> _Aim of the exercise_: Copy out every line in the items below that contains the word "open".

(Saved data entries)
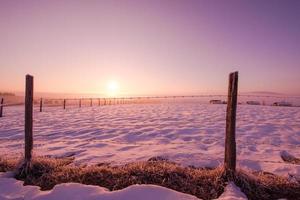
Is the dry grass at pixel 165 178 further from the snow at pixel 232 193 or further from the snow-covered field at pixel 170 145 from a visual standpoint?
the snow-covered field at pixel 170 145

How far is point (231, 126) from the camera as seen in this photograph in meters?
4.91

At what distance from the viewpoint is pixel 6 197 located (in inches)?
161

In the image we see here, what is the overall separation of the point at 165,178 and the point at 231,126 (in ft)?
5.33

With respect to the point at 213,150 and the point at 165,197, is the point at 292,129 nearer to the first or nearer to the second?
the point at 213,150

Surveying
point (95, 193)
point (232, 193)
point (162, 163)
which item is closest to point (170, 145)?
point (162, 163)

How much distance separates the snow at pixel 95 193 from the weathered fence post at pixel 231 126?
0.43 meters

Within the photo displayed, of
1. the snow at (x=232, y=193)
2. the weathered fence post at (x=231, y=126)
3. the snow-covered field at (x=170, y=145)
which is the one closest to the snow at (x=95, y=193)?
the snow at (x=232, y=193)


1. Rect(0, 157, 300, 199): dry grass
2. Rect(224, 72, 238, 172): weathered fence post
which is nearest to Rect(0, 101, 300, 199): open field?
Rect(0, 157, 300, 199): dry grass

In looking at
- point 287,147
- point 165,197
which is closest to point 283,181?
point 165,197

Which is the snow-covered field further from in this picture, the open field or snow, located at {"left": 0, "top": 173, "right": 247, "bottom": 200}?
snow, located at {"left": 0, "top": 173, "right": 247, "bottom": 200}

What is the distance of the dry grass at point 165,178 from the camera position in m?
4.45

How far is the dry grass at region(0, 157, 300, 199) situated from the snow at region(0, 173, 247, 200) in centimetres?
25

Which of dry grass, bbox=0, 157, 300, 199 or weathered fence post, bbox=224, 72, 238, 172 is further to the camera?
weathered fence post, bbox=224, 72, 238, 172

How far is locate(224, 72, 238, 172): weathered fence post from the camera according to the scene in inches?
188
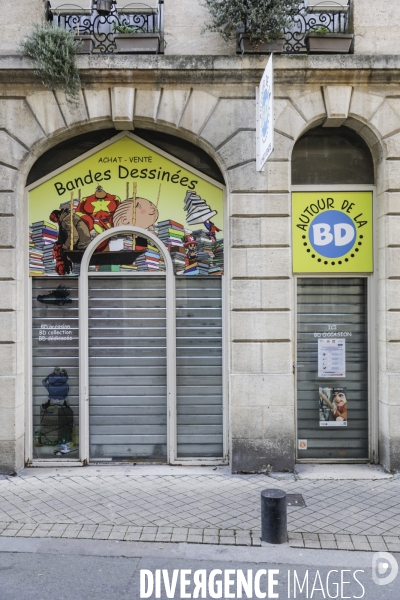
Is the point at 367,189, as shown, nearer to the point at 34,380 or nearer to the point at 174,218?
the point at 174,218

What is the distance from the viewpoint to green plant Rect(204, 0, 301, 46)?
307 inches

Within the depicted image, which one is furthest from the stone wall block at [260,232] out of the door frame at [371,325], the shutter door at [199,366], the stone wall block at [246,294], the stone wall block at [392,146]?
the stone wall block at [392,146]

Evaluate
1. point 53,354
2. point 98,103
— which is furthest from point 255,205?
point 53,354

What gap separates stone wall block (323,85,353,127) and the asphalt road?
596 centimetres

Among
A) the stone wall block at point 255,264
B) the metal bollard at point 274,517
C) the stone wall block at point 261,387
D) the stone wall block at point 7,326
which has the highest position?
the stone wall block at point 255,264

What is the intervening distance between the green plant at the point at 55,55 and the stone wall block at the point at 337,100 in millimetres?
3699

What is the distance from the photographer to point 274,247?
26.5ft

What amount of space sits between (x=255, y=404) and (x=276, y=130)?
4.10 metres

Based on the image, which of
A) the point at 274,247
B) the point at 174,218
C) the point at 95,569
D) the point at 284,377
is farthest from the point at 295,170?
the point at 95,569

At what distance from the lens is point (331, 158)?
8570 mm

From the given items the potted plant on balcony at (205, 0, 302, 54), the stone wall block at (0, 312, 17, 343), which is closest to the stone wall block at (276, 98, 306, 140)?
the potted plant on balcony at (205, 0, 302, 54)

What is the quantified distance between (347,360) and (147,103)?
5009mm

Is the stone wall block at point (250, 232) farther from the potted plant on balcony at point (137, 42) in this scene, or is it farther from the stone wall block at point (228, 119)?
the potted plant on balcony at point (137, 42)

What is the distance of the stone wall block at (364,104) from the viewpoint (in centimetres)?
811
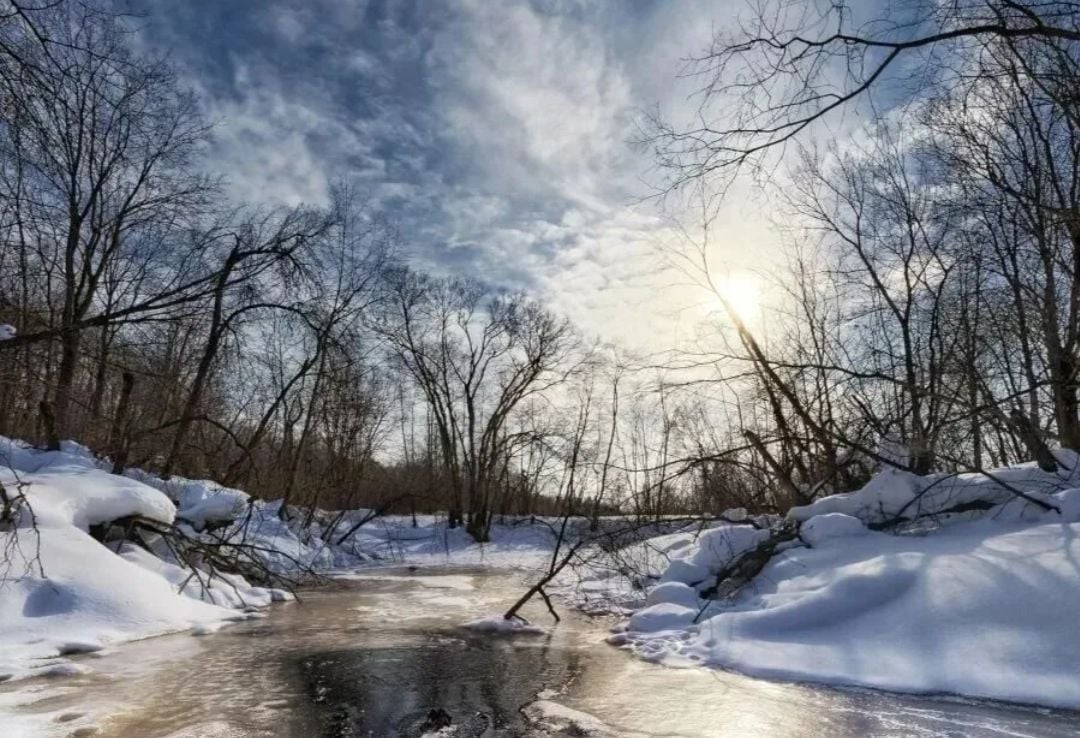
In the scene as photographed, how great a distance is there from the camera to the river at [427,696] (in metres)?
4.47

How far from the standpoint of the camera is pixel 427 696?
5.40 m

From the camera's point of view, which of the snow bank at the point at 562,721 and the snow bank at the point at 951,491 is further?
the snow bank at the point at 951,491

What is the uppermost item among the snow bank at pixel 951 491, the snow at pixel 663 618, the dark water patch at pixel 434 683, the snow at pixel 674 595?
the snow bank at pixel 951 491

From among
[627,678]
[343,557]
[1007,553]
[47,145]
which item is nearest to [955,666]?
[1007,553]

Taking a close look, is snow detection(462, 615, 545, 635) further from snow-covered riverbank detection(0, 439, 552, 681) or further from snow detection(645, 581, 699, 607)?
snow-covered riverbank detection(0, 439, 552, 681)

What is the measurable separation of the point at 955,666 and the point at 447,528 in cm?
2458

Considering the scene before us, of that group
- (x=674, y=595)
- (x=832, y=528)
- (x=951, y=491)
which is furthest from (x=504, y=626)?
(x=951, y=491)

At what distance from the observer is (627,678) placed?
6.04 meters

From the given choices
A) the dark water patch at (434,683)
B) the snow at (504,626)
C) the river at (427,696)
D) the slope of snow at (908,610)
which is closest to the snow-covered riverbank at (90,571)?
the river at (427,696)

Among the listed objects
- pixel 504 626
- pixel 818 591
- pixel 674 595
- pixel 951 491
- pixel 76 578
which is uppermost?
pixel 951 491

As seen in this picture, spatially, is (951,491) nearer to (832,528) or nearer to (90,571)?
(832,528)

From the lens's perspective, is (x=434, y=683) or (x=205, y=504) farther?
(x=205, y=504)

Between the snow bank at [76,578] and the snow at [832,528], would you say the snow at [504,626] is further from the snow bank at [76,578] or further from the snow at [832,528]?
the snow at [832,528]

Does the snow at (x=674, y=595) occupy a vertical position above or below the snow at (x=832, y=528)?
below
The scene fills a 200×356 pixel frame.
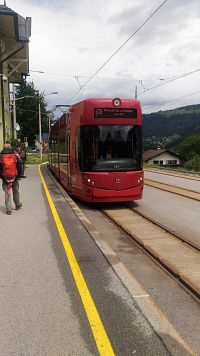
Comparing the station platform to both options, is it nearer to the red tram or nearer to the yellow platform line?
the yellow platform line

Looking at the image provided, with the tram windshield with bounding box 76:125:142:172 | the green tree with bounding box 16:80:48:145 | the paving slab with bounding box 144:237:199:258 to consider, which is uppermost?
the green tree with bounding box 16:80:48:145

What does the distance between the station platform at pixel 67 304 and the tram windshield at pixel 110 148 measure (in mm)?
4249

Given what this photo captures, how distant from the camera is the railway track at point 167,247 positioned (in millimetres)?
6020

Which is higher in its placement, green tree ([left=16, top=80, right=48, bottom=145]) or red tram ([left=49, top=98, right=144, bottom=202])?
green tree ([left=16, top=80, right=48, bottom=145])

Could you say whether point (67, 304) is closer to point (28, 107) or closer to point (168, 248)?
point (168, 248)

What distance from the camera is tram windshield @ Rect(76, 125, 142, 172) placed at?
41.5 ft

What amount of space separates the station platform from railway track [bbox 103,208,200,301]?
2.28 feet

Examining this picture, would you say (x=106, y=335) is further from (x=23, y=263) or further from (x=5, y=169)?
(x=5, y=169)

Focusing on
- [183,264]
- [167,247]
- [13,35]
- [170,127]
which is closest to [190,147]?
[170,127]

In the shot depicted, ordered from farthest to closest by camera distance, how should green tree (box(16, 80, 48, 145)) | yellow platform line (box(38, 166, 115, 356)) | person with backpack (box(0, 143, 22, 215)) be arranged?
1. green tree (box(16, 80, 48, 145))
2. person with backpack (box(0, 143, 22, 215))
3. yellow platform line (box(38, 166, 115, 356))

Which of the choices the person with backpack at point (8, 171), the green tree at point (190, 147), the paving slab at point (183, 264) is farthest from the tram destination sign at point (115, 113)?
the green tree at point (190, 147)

> _Output for this exercise_:
which is nearest to Rect(0, 101, 300, 199): open field?
Which is the snow-covered field further from in this picture, the open field or snow, located at {"left": 0, "top": 173, "right": 247, "bottom": 200}?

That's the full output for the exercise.